Under Pennsylvania’s civil asset forfeiture laws, the government can legally take property it claims is connected to illegal activity but without actually charging, much less convicting, the property owner of a crime. Prosecutors and police who make decisions about when to pursue civil forfeiture are then allowed to keep 100% of the forfeiture profits for their own budgets, meaning they have a direct financial incentive to forfeit as much property as possible.

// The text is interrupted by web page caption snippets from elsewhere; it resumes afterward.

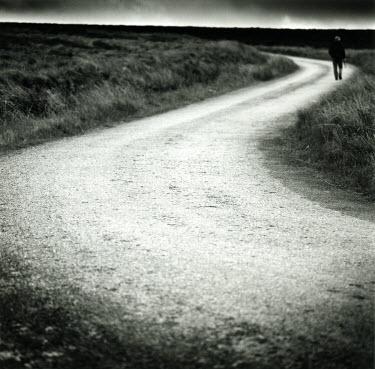 Clint Hughes MAN WALKING ON COUNTRY ROAD Men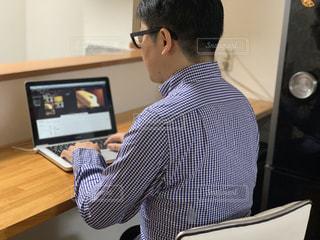ラップトップコンピュータを使ってテーブルに座っている男の写真・画像素材[2320230]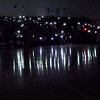 TIM JEAN/Staff photo <br /> <br /> Students use cell phones as the fall captains are introduced in the dark, during a school spirit rally in the Dunn Gymnasium at Andover High School. 11/27/19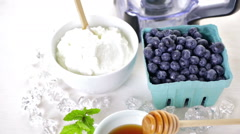 Ingredients to make smoothie with plain yogurt and fresh berries on the table. Stock Footage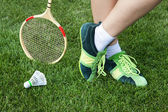 Foot of woman who plays badminton — Stock Photo
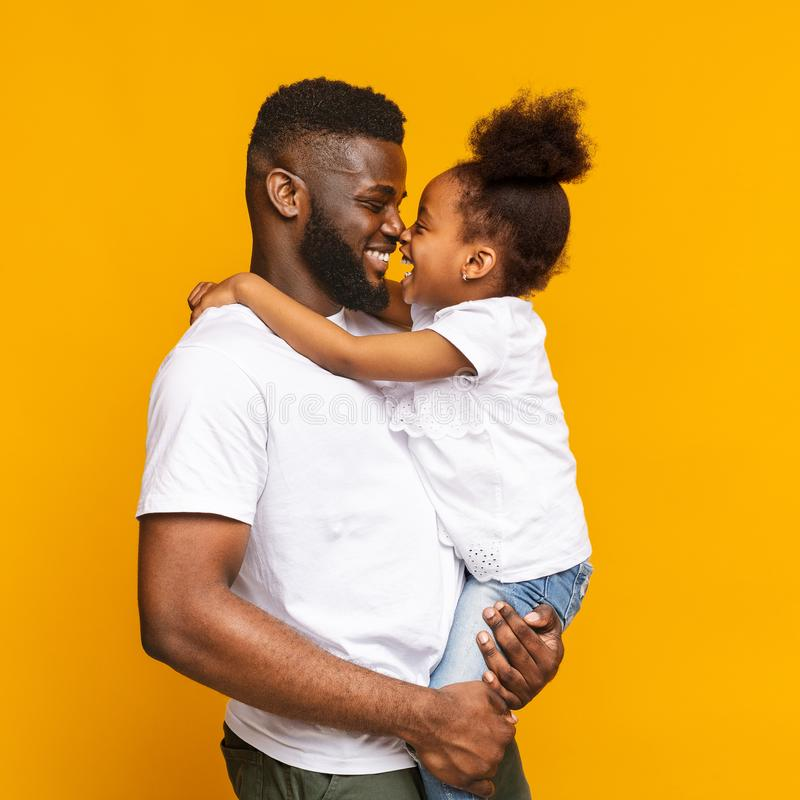 Free Lovely African American Daddy And Daughter Touching Noses And Cuddling Stock Photos - 158637533
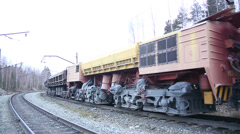 A freight train. The cars. The wheels. Stock Footage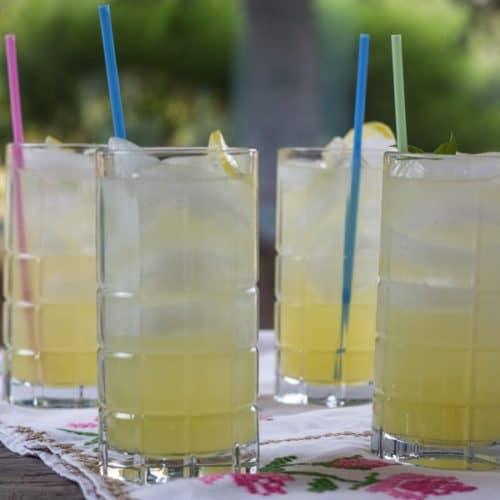 Lemon Basil Lemonade in 4 tall glasses with straws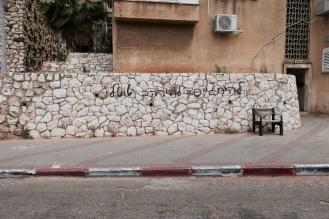 graffiti in ultra-orthodox neighborhood in Israel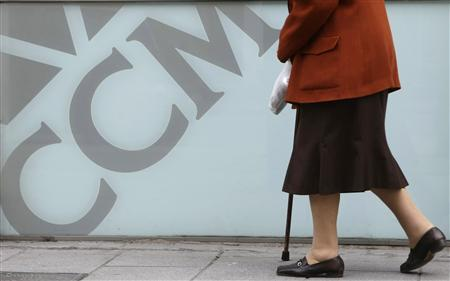 An elderly woman walks past a branch of savings bank Caja Castilla La Mancha (CCM) in central Madrid March 29, 2009. (REUTERS/Sergio Perez)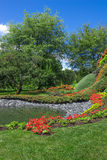 Bright summer garden with pond Royalty Free Stock Photo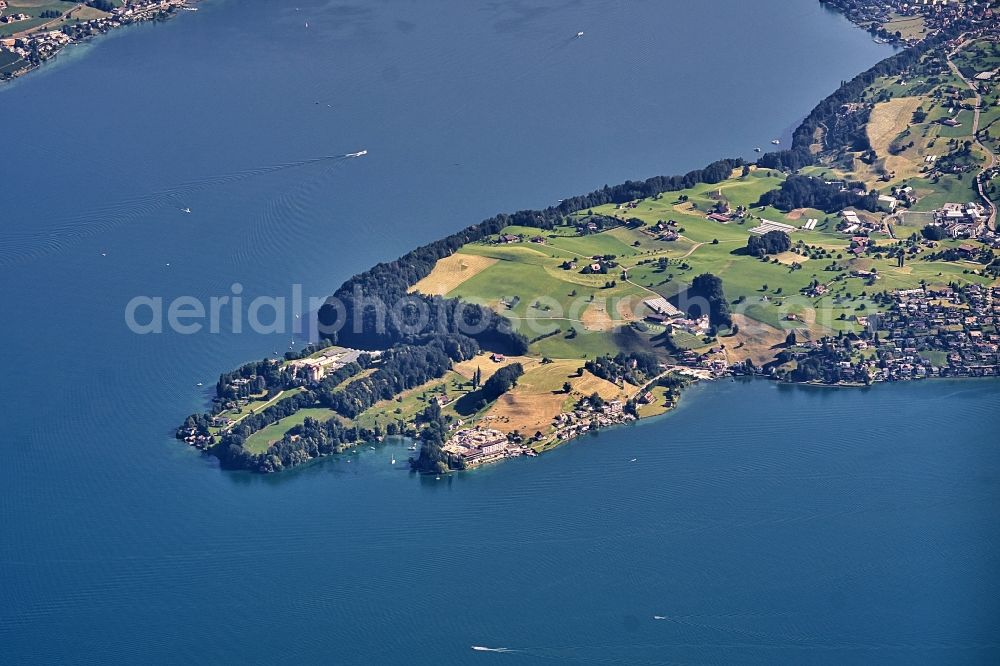 Weggis from the bird's eye view: Peninsula with land access and shore area on the Vierwaldstaetter See in Weggis in the canton Luzern, Switzerland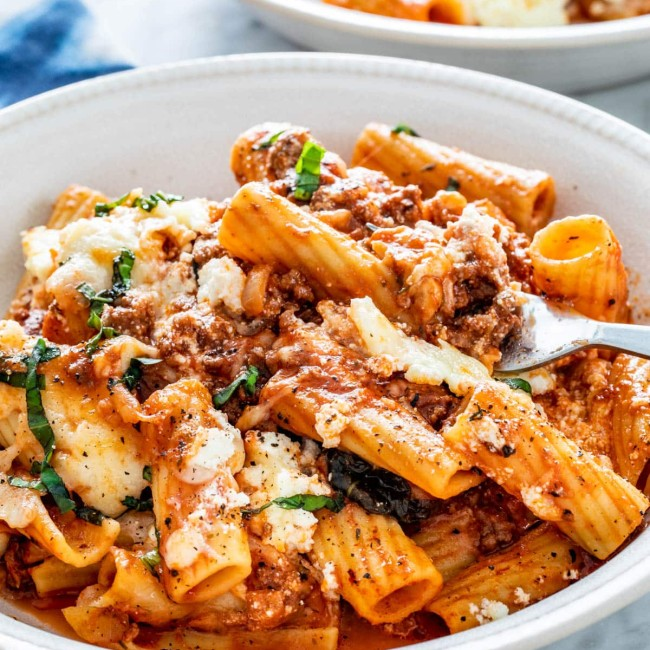 side view shot of baked ziti in a bowl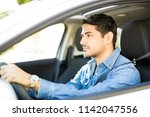 attractive young man driving a... | Shutterstock . vector #1142047556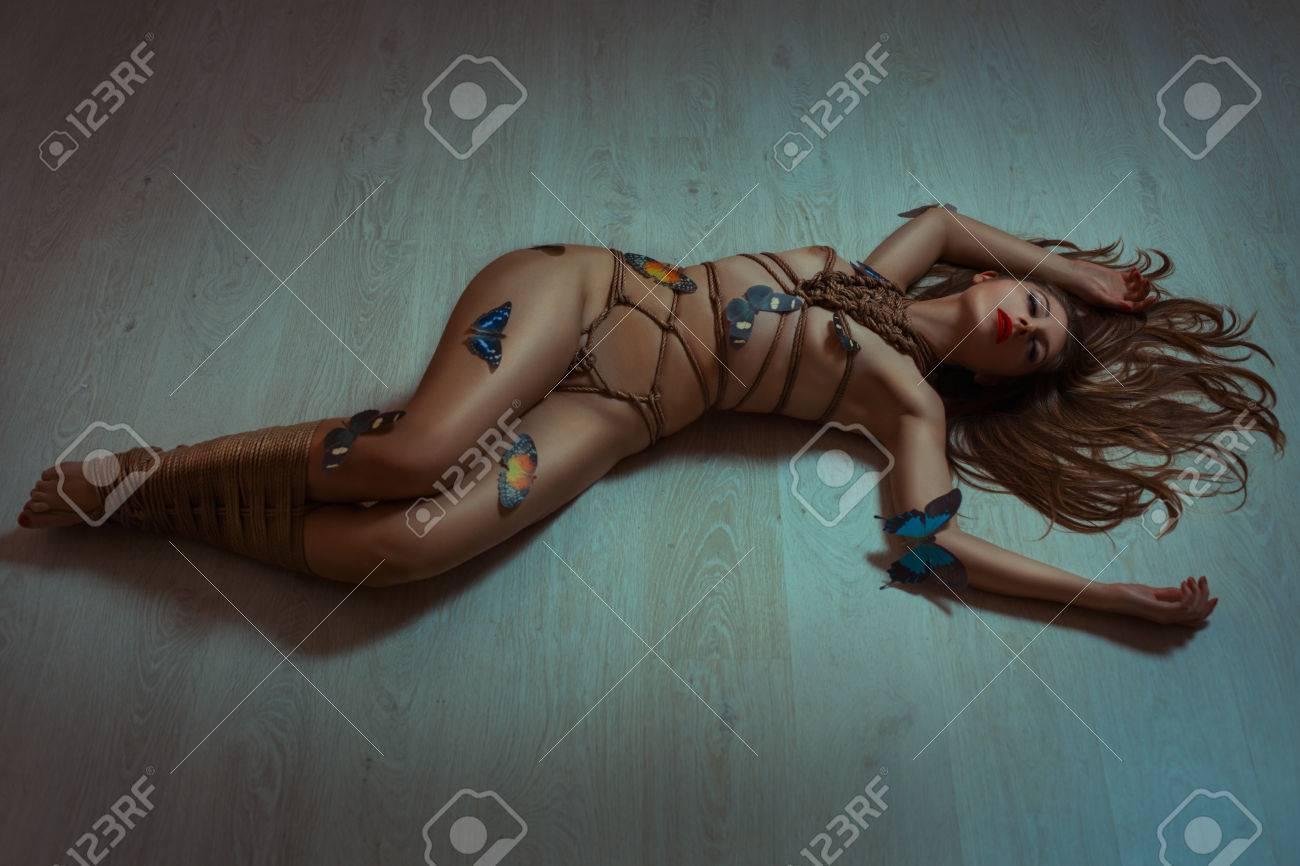 Atadas Desnudas tendido en el suelo mujer desnuda atada con cuerda shibari como arte. foto  artístico tonificado.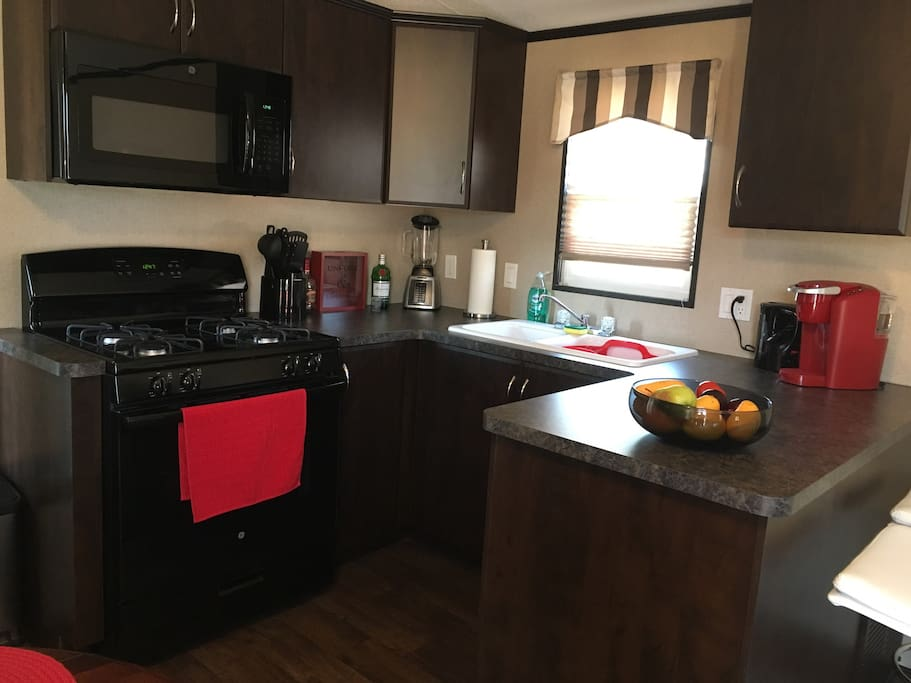 Fully equipped kitchen, full size propane oven. Kitchen has two bar stools for additional seating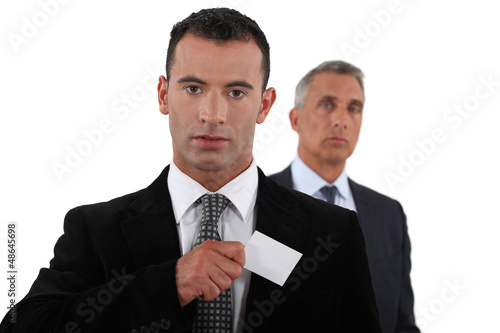 Businessman receiving card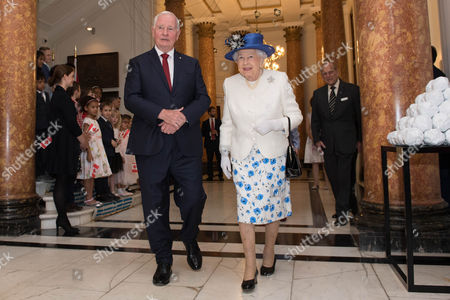Queen Elizabeth II is welcomed to Canada House in London by Canada Governor General David Johnston for her visit to celebrate Canada's 150th anniversary of Confederation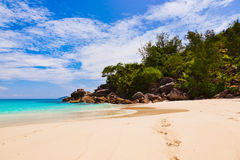 Tropical beach at island Praslin Seychelles. Vacation background Royalty Free Stock Images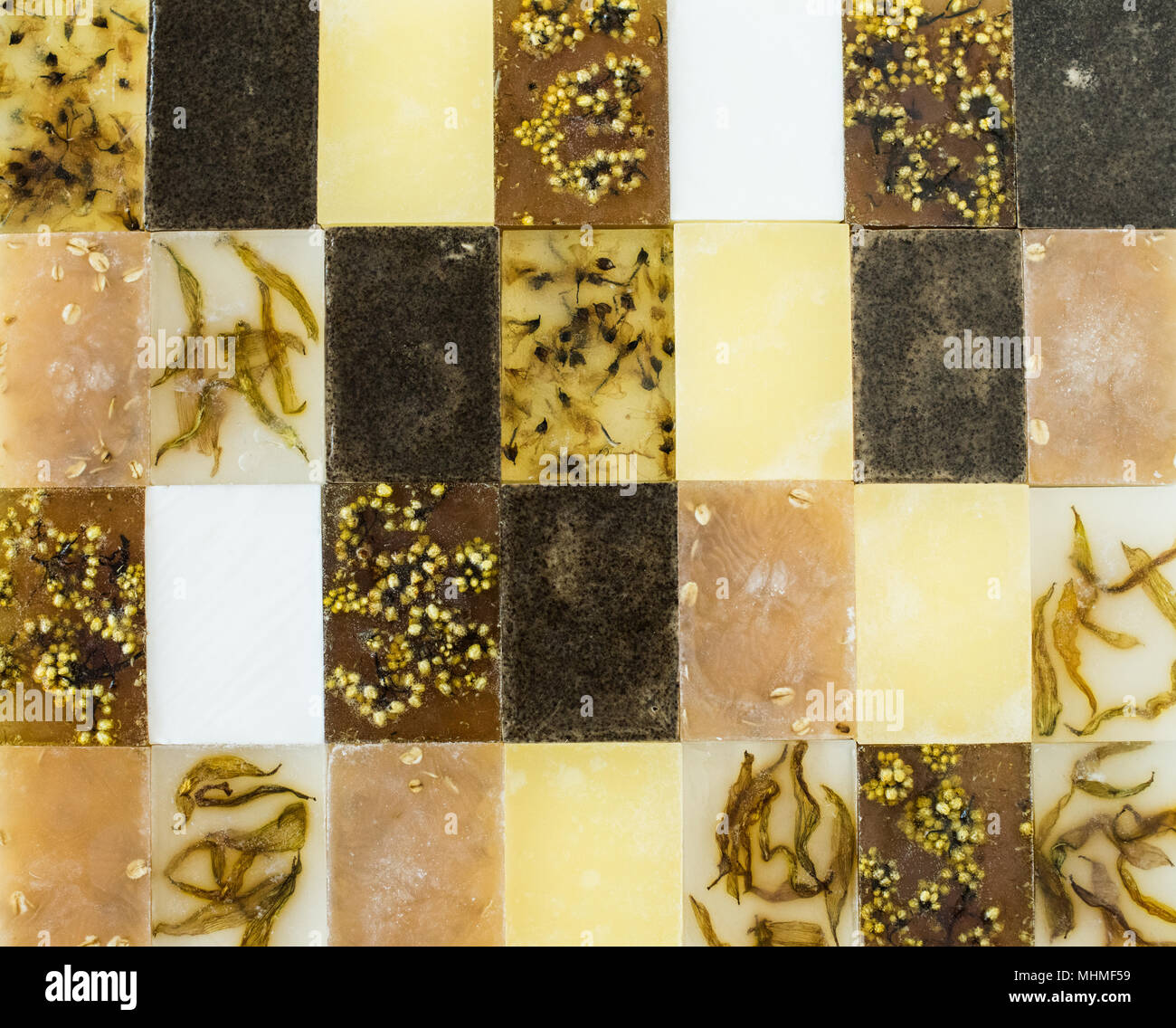 Yellow and brown assorted different handmade soap bars abstract Stock Photo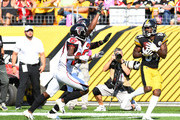 Antonio Brown #84 of the Pittsburgh Steelers makes a catch for a 47-yard touchdown reception in front of Damontae Kazee #27 and Robert Alford #23 of the Atlanta Falcons in the second half during the game at Heinz Field on October 7, 2018 in Pittsburgh, Pennsylvania.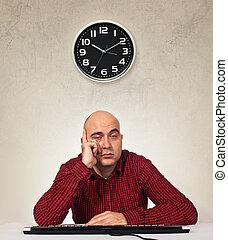 Tired sleepy man with computer keybaord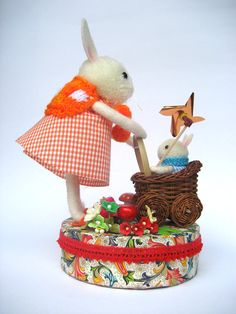 Delightful pom pom and needle felted bunnies.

Current Pennsylvania law provides very few protections for people whose property the government is trying to forfeit. Under civil asset forfeiture, property owners do not have the constitutional protections they would receive if they had been accused of a crime, including the right to appointed counsel. Many property owners are never even notified that their property is the subject of a civil forfeiture proceeding. And some innocent owners decide not to contest forfeitures because the costs of taking time off work and paying a lawyer to challenge the forfeiture often far exceed the value of the property at stake. As a result of this unfair process, most civil forfeitures in Pennsylvania end without the property owner even appearing before a judge, allowing prosecutors to take the property without ever presenting evidence. Civil asset forfeiture also disproportionately affects low-income people of color.